Permits to process and analyze the raw files generated with the Spatial Transcriptomics (ST) method. ST Pipeline enables demultiplexing of spatially-resolved RNA-seq data and robust quality filtering and identification of unique molecules. It is highly customizable with numerous parameter settings. The tool is more robust, efficient and scales better to arrays with higher density. It filters data, aligns it to a genome, annotates it to a reference, demultiplexes by array coordinates and then aggregates by counts that are not duplicates using the Unique Molecular Identifiers.

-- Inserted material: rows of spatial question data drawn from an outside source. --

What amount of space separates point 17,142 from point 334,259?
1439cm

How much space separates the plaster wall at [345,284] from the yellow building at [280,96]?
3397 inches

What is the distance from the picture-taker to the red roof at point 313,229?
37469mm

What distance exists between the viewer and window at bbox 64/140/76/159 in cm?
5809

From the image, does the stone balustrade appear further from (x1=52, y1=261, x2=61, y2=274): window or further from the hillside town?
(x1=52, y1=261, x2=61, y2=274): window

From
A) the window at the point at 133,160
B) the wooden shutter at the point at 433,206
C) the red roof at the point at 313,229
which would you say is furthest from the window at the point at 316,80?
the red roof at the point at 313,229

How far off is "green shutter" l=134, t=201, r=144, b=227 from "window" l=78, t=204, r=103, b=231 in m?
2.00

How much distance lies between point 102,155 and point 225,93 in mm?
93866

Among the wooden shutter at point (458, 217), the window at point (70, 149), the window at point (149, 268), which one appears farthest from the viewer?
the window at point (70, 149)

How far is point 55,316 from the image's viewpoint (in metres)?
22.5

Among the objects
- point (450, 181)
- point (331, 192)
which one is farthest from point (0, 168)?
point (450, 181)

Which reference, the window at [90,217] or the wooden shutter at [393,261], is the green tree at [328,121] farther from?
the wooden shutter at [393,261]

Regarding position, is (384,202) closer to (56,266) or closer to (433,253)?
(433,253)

LAMSA / Long Approximate Matches-based Split Aligner

Takes the advantage of the rareness of structural variants (SVs) to implement a specifically designed two-step read-splitting and alignment strategy. LAMSA initially splits the read into relatively long fragments and colinearly aligns them to solve the small local variations and/or sequencing errors, and decreases the effect of repeats. The alignments of the fragments are then used for implementing a sparse dynamic programming (SDP)-based split alignment approach to handle the large or non-co-linear variants.

FBB / Fast Bayesian Bound

Compares RNA-seq alignment results across different algorithms. FBB uses quality scores of the reads to align them to a genome of reference. Two theorems are provided to efficiently calculate the Bayesian bound that under some conditions becomes the equality. The algorithm reads the SAM files generated by the alignment algorithms using multiple command option values. The program options are mapped into the FBB reference values, and all the aligners can be compared respect to the same accuracy values provided by the FBB.

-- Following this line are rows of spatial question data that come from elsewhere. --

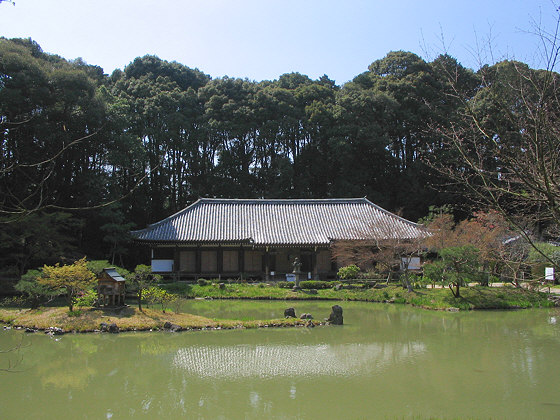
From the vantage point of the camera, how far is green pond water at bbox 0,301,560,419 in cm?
719

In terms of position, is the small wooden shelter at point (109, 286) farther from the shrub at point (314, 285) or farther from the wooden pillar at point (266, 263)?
the wooden pillar at point (266, 263)

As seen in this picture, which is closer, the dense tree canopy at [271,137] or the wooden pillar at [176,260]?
the wooden pillar at [176,260]

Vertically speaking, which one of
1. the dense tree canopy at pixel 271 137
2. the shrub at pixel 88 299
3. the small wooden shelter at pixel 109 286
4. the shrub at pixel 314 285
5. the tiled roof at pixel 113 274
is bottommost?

A package for phylogenomic analyses of data collected from conserved genomic loci using targeted enrichment. PHYLUCE allows the assembly of raw read data to contigs, the identification of ultra-conserved elements (UCE) contigs, parallel alignment generation, alignment trimming, and alignment data summary methods in preparation for analysis and alignment and SNP calling using UCE or other types of raw-read data. As it stands, the PHYLUCE package is useful for analyzing both data collected from UCE loci and also data collection from other types of loci for phylogenomic studies at the species, population, and individual levels.

GASSST / Global Alignment Short Sequence Search Tool

Maps reads with mismatch and indel errors at a high speed. GASSST is a short read aligner that uses the seed and extend strategy. The software’s algorithm has three stages: (i) searching for exact matching seeds between the reference genome and the query sequences; (ii) eliminating hits that have more than a user-specified number of errors, and (iii) computing the full gapped alignment with the Needleman–Wunsch (NW) algorithm. Users can specify the number of hits given per read.